- _Exercise instructions_
Arrange the lines of the items below as a numbered list, one line per number, and leave out the blank lines.

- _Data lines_
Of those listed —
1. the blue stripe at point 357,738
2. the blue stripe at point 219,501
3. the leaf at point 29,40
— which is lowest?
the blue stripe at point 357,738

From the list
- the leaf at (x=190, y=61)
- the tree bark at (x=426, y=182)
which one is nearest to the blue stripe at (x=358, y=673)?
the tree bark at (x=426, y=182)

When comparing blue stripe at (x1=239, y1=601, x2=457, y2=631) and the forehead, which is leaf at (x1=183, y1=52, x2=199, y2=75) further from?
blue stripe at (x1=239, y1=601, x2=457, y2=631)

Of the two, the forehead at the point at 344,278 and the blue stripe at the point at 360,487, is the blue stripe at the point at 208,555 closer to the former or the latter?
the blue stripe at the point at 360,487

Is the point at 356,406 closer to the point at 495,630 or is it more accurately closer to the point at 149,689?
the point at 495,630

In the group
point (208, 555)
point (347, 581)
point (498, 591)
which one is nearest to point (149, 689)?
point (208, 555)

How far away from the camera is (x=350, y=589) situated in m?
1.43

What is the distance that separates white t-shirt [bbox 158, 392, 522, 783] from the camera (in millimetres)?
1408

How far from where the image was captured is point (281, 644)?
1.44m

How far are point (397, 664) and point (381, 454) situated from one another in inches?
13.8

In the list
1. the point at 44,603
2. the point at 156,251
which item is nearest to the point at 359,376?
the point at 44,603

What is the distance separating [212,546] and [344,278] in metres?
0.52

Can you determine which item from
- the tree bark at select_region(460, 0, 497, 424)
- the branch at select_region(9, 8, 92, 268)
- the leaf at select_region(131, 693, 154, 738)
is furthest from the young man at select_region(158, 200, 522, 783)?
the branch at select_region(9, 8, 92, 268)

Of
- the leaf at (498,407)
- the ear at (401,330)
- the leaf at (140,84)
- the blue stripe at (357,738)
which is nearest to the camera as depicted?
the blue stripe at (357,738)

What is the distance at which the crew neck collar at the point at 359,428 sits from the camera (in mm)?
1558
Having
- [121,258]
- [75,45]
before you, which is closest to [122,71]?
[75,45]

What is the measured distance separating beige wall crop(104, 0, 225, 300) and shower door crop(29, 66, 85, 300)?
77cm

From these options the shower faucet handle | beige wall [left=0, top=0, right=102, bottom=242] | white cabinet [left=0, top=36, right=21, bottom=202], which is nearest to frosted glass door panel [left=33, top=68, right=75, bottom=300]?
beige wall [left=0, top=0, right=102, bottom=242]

- _Output below_
1. Of those listed —
2. 1. the blue stripe at point 357,738
3. 2. the blue stripe at point 219,501
4. 3. the leaf at point 29,40
5. — which is lowest?
6. the blue stripe at point 357,738
7. From the list
8. - the leaf at (x=190, y=61)
9. - the tree bark at (x=426, y=182)
10. which one is nearest to the blue stripe at (x=358, y=673)?
11. the tree bark at (x=426, y=182)
12. When comparing blue stripe at (x1=239, y1=601, x2=457, y2=631) and the forehead, which is leaf at (x1=183, y1=52, x2=199, y2=75) further from?
13. blue stripe at (x1=239, y1=601, x2=457, y2=631)
14. Of the two, the forehead at the point at 344,278 and the blue stripe at the point at 360,487, is the blue stripe at the point at 208,555 closer to the former or the latter?
15. the blue stripe at the point at 360,487
16. Is the point at 356,406 closer to the point at 495,630 or is it more accurately closer to the point at 149,689?
17. the point at 495,630
18. In the group
19. point (208, 555)
20. point (347, 581)
21. point (498, 591)
22. which one is nearest to point (149, 689)?
23. point (208, 555)
24. How far away from the camera is (x=350, y=589) situated in m?
25. 1.43
26. What is the distance that separates white t-shirt [bbox 158, 392, 522, 783] from the camera (in millimetres)?
27. 1408
28. How far from where the image was captured is point (281, 644)?
29. 1.44m
30. How far are point (397, 664) and point (381, 454) situated from one another in inches?
31. 13.8
32. In the list
33. 1. the point at 44,603
34. 2. the point at 156,251
35. which item is nearest to the point at 359,376?
36. the point at 44,603
37. What is the distance separating [212,546] and [344,278] in metres?
38. 0.52
39. Can you determine which item from
40. - the tree bark at select_region(460, 0, 497, 424)
41. - the branch at select_region(9, 8, 92, 268)
42. - the leaf at select_region(131, 693, 154, 738)
43. is furthest from the young man at select_region(158, 200, 522, 783)?
44. the branch at select_region(9, 8, 92, 268)
45. Of
46. - the leaf at (498,407)
47. - the ear at (401,330)
48. - the leaf at (140,84)
49. - the blue stripe at (357,738)
50. which is nearest to the camera as depicted?
51. the blue stripe at (357,738)
52. What is the distance at which the crew neck collar at the point at 359,428 sits from the camera (in mm)?
53. 1558
54. Having
55. - [121,258]
56. - [75,45]
57. before you, which is closest to [122,71]?
58. [75,45]
59. What is the measured distance separating beige wall crop(104, 0, 225, 300) and shower door crop(29, 66, 85, 300)?
60. 77cm
61. From these options the shower faucet handle | beige wall [left=0, top=0, right=102, bottom=242] | white cabinet [left=0, top=36, right=21, bottom=202], which is nearest to frosted glass door panel [left=33, top=68, right=75, bottom=300]?
62. beige wall [left=0, top=0, right=102, bottom=242]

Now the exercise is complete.